# Texto extraído
________________________
La realidad es compleja, la vida cotiza, y cada muerto es algo más que un cúmulo de historias, algo más que un dato estadístico estacionado para siempre en una planilla de Excel. Pareciera ser que recién hoy comprendimos que la salud no puede escapar a las políticas públicas ni puede reducirse la tan denostada política a un discurso progresista pasado de moda. Médicxs, docentes, enfermerxs, auxiliares batallando, por fuera de toda lógica especulativa, vocación heroica que pone en alto la bandera del paradigma del cuidado.

Mientras nos abruman con supuestas discusiones televisivas, nos mal educan en la paranoia que, en cuestiones de vida o muerte, la ideología manda, las vacunas envenenan, los barbijos molestan y que el mundo debe regirse, como Darwin propuso alguna vez, por la supervivencia del más apto. A la larga, la insensible opinión pública debería hacer rendir cuentas al periodismo embustero, el boom de la desinformación constante es la contracara que resiste y niega un proyecto de país a largo plazo.
________________________
[Ítems almacenados]
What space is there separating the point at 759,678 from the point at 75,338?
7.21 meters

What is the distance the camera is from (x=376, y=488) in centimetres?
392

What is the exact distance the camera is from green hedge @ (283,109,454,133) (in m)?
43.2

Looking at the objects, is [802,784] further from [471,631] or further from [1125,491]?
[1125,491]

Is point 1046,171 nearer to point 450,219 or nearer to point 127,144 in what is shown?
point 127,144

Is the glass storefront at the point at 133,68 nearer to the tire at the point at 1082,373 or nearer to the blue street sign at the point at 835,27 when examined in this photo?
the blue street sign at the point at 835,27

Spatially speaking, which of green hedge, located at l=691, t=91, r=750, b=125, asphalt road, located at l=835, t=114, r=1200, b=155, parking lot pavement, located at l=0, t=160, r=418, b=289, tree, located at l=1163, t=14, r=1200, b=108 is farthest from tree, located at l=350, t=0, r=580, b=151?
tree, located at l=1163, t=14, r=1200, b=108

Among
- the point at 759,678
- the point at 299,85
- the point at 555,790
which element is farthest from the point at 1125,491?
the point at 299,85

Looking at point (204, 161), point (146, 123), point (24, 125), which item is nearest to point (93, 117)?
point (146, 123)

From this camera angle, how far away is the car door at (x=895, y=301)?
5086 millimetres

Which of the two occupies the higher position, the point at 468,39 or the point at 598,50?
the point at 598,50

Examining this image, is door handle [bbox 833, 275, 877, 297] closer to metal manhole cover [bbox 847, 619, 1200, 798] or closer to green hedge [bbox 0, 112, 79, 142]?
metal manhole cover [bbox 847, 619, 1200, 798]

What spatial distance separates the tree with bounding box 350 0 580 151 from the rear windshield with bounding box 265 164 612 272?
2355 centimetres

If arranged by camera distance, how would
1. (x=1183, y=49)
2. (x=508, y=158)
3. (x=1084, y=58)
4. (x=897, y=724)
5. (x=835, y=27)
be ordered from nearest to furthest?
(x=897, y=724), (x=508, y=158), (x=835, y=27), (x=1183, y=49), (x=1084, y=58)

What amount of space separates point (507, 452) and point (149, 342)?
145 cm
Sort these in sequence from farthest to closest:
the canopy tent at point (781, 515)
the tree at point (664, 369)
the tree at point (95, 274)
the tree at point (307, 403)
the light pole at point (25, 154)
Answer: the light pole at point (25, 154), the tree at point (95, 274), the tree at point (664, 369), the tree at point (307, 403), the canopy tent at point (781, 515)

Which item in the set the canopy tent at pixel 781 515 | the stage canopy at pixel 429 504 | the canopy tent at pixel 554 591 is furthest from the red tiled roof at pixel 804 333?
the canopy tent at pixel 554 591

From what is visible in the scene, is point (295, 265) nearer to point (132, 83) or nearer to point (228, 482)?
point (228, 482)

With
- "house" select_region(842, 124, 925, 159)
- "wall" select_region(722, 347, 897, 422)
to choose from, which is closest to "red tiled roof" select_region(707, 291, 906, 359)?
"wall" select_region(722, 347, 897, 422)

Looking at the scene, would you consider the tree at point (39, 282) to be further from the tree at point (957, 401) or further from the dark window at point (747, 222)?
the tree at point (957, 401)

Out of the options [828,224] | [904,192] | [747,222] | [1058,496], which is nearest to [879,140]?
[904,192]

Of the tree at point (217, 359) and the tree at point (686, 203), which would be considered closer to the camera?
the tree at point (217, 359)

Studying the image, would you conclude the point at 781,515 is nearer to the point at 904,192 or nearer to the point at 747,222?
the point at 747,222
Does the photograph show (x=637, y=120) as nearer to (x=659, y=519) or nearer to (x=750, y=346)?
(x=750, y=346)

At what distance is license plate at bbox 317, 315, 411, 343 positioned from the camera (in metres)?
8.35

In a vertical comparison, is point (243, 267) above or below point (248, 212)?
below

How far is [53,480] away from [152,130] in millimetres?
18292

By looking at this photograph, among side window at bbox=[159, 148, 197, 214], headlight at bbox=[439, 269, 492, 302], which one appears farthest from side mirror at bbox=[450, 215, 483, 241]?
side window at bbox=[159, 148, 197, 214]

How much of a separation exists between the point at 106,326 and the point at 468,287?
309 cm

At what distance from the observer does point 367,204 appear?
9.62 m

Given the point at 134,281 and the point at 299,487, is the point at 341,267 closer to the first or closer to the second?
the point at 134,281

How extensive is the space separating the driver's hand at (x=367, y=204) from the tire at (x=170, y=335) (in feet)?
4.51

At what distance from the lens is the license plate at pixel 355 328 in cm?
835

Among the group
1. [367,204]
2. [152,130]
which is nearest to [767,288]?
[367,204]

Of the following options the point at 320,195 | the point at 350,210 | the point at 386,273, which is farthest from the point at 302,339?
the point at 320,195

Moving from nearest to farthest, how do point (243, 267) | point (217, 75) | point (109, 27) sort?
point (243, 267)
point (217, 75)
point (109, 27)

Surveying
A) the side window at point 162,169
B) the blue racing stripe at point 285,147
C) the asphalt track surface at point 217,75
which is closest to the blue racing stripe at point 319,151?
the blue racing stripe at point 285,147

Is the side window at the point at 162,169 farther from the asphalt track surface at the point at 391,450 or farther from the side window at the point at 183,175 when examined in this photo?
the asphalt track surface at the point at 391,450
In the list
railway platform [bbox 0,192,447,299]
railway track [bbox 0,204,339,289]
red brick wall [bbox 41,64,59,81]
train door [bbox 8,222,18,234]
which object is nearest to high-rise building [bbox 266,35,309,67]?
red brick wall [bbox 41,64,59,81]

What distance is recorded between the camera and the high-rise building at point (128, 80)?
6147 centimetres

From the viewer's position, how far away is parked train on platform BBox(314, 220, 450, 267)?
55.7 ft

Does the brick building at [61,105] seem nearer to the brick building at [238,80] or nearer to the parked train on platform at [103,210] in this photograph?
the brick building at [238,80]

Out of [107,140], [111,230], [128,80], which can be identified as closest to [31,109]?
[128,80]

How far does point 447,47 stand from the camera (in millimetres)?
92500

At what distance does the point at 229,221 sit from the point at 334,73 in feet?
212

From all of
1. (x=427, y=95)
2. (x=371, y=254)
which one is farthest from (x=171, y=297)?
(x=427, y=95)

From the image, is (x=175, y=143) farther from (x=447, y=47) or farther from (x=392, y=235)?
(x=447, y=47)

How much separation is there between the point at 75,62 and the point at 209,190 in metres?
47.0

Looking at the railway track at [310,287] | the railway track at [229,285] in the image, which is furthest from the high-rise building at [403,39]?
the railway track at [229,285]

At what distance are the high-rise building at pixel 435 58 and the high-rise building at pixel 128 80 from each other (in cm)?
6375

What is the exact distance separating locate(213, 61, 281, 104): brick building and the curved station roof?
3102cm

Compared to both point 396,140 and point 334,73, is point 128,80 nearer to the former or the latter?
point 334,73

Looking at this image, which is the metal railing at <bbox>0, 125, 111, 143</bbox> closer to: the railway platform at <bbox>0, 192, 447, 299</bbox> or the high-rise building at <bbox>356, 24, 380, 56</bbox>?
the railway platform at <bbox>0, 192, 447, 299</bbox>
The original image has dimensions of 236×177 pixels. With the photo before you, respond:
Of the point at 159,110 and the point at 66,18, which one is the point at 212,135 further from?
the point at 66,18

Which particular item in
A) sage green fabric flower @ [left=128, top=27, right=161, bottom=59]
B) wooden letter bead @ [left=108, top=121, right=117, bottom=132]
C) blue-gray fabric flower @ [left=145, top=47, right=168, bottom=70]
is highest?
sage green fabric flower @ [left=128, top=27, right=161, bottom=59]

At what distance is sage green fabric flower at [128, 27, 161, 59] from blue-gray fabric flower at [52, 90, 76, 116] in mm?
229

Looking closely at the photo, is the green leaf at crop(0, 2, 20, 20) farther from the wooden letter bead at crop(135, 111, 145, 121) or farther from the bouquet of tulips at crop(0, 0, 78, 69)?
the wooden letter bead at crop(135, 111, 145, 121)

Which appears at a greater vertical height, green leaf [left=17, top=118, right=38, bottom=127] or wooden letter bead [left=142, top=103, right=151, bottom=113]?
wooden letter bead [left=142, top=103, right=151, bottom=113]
________________________
# Instrucciones
[A] Traduce al inglés esta oración del texto sobre la salud y la desinformación: "Pareciera ser que recién hoy comprendimos que la salud no puede escapar a las políticas públicas ni puede reducirse la tan denostada política a un discurso progresista pasado de moda."
[B] Continúa el texto sobre la salud y la desinformación a partir de su última oración.

# Respuestas
[A] It seems that only today have we understood that health cannot escape public policy, nor can much-maligned politics be reduced to an outdated progressive discourse.

[B]
En estos días donde confundimos modernidad con progreso y nos pensamos más como seres virtuales que como seres humanos, tender la mano a un anónimo, es el gesto mínimo e indispensable que visualiza a la patria en lxs otrxs, el camino no es de derecha ni de izquierda, es el abrazo a la distancia, es apostar y arriesgar la creencia de que la salida debe ser colectiva.

No hundamos a la medicina en nuestra lógica miserable, en la razón calculatoria de hacer sobrevivir al ser joven y productivo y suprimir de un plumazo, como pañuelos descartables a tantxs abuelxs, dignos responsables de que hoy, estemos, seamos. Me niego a ceder, a aceptar esta famosa concepción del individuo que se atreve a pensarse a sí mismo sin sociedad, a esta juventud abúlica en su flojera de menospreciar la vejez y su huella.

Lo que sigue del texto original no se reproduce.